More of your AI, bit by bit, ends up running on kit you own for the things where it makes sense, driven by the two things that will never go away, cost and privacy. All the pieces are sitting there right now, it's already underway as most will point out and I reckon by end 2027 there'll be a decent % of people even outside of the tech industry who're running their own models (whether they know it or not).
Here's my rough estimate. About 5% of US desktops now run Linux, a fair floor for people comfortable installing and configuring things. On OpenRouter about 30% of tokens already go to open models. Put those together and you get roughly 1.5 to 3% of adults in the US who would plausibly run their own models today.
But perhaps a better comparison are ad blockers where it's a one click install and roughly a third of the internet uses it. Local AI unlike ad blocking also gets you off what may be an expensive subscription so there's additional incentive to do it. By the end of 2027 I think this group will be growing towards ~9% with the ceiling looking more like ad blocking's 30% and not Linux's 5%.
As an additional parallel, look at the trends for home PC and smartphone adoption in the US and this is moving faster (Fig. 3).

But I also think that this goes even further. Right now most are bolting AI onto existing software, a little assistant in the corner of the app or whatever. I think that flips entirely and AI basically becomes the operating system and you'll really want that living on hardware you own. For example, Microsoft is already reorganising Windows around an agentic future.

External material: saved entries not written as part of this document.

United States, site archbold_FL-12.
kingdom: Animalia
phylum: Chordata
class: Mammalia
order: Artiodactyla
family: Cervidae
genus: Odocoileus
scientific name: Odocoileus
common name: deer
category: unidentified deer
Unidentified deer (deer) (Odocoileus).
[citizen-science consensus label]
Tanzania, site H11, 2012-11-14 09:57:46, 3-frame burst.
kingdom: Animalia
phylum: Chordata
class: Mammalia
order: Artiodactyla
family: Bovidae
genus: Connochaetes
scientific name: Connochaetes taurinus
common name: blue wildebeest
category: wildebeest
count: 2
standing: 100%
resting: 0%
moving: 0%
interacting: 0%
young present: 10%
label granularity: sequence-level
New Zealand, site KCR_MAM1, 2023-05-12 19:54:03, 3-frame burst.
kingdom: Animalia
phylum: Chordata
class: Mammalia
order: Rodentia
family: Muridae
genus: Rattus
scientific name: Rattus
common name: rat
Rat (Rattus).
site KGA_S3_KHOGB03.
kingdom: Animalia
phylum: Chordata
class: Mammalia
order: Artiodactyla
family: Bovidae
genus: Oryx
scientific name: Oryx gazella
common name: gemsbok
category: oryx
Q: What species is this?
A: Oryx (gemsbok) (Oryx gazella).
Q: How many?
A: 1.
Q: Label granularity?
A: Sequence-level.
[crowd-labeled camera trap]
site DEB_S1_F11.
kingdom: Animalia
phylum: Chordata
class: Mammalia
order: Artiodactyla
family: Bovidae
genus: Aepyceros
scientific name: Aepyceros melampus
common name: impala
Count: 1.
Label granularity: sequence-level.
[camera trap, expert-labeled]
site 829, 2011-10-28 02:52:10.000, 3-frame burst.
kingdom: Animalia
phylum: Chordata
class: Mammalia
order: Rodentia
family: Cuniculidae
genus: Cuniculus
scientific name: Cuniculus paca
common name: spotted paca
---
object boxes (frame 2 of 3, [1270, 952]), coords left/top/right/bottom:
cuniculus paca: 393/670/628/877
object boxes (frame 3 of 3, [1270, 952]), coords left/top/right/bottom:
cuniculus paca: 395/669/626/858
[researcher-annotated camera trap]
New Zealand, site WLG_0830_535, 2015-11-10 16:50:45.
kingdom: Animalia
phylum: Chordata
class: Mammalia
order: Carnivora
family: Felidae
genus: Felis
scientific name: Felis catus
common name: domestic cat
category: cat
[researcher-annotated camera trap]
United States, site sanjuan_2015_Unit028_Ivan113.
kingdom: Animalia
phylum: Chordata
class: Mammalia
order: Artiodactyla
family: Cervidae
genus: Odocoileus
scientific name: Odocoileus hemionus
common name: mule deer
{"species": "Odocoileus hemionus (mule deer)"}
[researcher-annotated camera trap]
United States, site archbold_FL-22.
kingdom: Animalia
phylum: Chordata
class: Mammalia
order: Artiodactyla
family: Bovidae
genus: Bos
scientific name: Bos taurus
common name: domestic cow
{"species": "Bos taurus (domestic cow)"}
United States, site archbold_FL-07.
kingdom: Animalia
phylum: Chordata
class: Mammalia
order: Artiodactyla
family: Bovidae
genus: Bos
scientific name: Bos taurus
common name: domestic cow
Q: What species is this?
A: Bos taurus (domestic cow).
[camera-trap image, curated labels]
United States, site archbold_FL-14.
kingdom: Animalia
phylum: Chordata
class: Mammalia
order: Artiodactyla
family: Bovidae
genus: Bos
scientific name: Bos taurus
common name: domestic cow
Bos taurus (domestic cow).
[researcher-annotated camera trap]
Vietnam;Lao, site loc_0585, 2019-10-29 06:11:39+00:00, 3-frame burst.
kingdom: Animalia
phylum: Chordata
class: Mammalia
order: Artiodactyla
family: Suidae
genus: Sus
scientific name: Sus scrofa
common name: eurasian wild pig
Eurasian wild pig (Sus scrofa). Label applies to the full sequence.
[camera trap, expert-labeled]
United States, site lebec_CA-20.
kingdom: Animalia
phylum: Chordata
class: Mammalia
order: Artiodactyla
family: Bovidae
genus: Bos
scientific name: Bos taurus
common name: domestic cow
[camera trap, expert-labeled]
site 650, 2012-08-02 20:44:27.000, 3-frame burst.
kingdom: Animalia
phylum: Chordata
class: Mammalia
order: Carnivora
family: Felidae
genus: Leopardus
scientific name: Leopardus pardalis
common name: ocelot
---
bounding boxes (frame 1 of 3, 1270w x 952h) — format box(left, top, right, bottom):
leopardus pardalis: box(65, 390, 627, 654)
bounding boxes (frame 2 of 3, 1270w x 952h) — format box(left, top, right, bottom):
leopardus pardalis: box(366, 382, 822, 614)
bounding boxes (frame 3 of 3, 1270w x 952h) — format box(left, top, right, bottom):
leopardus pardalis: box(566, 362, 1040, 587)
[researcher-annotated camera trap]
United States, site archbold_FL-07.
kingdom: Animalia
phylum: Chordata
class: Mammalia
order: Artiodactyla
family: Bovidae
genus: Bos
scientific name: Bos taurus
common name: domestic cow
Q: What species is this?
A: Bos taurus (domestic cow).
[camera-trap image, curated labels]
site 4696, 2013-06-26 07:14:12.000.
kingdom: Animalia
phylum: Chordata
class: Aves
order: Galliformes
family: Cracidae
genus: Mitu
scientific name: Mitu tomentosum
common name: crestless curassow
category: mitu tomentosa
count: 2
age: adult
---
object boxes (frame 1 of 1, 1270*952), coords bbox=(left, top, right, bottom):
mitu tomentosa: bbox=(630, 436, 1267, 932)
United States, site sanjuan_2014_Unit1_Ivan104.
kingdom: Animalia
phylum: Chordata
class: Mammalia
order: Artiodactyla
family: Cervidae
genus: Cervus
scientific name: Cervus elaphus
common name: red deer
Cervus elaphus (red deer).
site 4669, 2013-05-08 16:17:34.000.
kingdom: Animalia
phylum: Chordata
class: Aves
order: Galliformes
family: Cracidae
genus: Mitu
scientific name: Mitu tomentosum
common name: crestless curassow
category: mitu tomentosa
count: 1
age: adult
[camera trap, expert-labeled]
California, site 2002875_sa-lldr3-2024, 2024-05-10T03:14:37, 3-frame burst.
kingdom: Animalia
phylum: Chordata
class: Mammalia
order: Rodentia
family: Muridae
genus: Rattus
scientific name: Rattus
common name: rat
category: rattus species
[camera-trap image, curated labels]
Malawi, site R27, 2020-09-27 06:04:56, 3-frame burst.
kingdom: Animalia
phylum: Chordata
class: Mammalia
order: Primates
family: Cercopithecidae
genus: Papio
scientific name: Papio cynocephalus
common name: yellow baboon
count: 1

Anything personal, I keep on my own machine. It still takes a bit of effort today, and no, your average person isn't about to start writing their own software but maybe they will, who knows? But the ready made stuff is getting genuinely easy and once it does, that stack of monthly subscriptions starts to look a bit silly. Why wait for someone to update their app and add that feature you've wanted for years when you could ask AI to build it for yourself in a day.
Expensive machines becoming obsolete in a year also seems to be playing out backwards here. What matters for running AI as an end user is mostly memory and a high memory machine from a few years ago is still better than this year's cheap one. Those things are holding their value and you stop chasing the latest and greatest anyway once you realise most jobs don't need it. If the only advances are speed then I'm generally ok waiting for a few seconds while I go do something else.
Anyway, that's where I think it's all heading. My bill's going one way, my home setup's going the other and I don't think I'm the only one who's going to notice.